Prior to the passage of the Fair Housing Act of 1968, racial covenants were used in Baltimore to exclude African-Americans and other minorities. A 1920 Baltimore Sun advertisement for houses sold by S. E. Walzl refers to a racially "restricted section" of Edgecomb.

==Public services==
===Parks and recreation===
- Edgecombe Park, located within Edgecombe Circle
- Pall Mall Playground, located between Pimlico Avenue (west) and Pall Mall Road (east)
- James D. Gross Recreation Center, located at 4600 Lanier Avenue, was originally the Edgecombe Circle Recreation Center when it was built in 1969. The recreation center was renamed in memory of James D. Gross on April 15, 1976.

===Public schools===
Edgecombe Circle Elementary School, located at 2835 Virginia Avenue, had 513 students enrolled in Pre-K through 5th grade, with 37 teachers, during 2010.

===Public transportation===
MTA CityLink Navy, providing bus service between Sinai Hospital (north) and Fort McHenry (south), stops along Greenspring Avenue, the east boundary of Edgecomb. The route's course to Downtown Baltimore includes a stop at the Mondawmin Metro station.

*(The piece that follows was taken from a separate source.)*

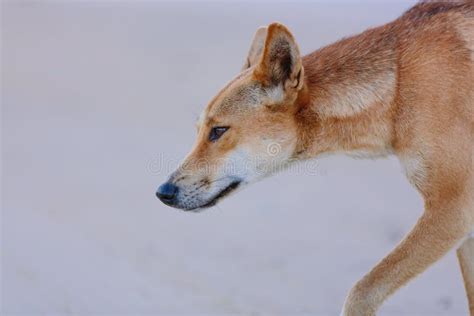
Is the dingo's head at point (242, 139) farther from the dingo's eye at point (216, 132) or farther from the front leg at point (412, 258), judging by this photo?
the front leg at point (412, 258)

MTA LocalLink 28, traveling between the Rogers Avenue Metro station (west) and the neighborhood of Moravia (east) in Baltimore County, serves Edgecomb along Cold Spring Lane.

==Demographics==
The neighborhood's population, estimated at 2,099 in 2009, was almost exclusively black. Median household income for Edgecomb was $35,091 in 2009, somewhat below the citywide median of $38,772. Residents living below the poverty level were 22.0 percent of Edgewood's population, only slightly better than the city ratio of 22.9 percent.